Thank you. [Operator Instructions] Our next question comes from the line of Frank Sparacino from First Analysis. You may begin.

Frank Sparacino

Analyst

Hi guys. Just one question for me. In the cloud, the deployment situation do you feel like anything has changed from a competitive sales cycle standpoint good or bad for you? Thanks.

Phong Le

Analyst

Hi, Frank. Good to hear from you. In cloud in general, I would say most of the dynamic, externally that we’ve seen and we talked about it at the beginning of 2019 and it's further accelerating in 2020, is a plan with pretty much every one of our customers to move some sort of BI load to the cloud. There isn't one that isn't contemplating it or asking for us to participate in a road mapping or an upgrade process. The second dynamic I would say that we've seen increase significantly in 2019 and leading into 2020 is the advent of enterprise grade cloud data warehouse providers, and the increased interest in moving data warehousing loads to the cloud has had definitely a halo effect on customers wanting to move their BI workloads to the cloud.
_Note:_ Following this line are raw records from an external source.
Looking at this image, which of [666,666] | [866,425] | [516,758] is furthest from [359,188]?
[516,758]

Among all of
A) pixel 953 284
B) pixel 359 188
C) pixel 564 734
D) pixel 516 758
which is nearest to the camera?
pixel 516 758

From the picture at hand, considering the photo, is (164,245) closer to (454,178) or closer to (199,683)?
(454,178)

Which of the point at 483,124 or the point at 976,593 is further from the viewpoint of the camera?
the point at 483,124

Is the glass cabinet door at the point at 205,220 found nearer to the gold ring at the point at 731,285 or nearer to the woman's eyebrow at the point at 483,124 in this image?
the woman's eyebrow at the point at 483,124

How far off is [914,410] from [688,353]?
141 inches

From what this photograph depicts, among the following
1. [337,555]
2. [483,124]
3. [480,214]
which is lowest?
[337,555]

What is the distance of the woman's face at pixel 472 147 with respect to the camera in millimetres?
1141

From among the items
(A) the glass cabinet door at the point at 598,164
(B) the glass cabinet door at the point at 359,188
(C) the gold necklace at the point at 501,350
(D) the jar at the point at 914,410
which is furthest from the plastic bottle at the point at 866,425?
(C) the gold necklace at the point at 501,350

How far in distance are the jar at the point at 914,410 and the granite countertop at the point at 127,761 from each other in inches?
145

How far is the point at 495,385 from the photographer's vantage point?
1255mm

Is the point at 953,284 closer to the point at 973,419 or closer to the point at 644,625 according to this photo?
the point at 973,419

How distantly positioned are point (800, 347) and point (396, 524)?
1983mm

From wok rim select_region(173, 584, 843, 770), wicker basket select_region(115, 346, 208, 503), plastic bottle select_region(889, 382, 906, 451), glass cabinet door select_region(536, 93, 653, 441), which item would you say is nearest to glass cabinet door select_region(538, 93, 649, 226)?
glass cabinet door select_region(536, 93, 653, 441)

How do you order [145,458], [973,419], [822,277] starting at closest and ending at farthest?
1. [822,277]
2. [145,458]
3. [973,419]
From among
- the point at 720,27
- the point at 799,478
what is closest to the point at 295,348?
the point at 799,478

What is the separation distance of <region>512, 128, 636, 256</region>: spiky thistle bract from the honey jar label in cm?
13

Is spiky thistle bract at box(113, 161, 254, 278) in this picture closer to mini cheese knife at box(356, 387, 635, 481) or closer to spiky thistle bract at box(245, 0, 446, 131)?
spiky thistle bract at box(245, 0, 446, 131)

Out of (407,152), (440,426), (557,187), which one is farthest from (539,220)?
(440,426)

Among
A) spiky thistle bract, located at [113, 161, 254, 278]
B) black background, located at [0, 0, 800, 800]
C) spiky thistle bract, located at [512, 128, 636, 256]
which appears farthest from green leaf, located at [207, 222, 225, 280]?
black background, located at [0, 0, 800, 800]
From a competitive perspective, I wouldn't say we've seen any significant changes as it relates to cloud. Mike had mentioned the – or the change of ownership of Tableau over to Salesforce. And we're still in the early stages of seeing how that impacts customer reaction. We are seeing a lot of noise and some competition from Power BI. And some of your more traditional cloud data warehouse, I'll call it, our BI niche players, we're seeing less traction and less noise from – I think it's Power BI takes over market share from them. But that's what we're seeing overall in cloud. And we're definitely happy to be part of the leading edge and getting our customers upgraded fairly rapidly to the cloud.

Frank Sparacino

Analyst

Thank you, Phong.

Operator

Operator

Thank you. And I'm not showing any further questions at this time. I like to turn the call back over to Michael for any closing remarks.

Michael Saylor

Analyst

Again I'd like to thank everybody for their support and we look forward to speaking with you again in 12 weeks, until then, all the best.

Operator

Operator

Ladies and gentlemen, this concludes today's conference call. Thank you for participating. You may now disconnect.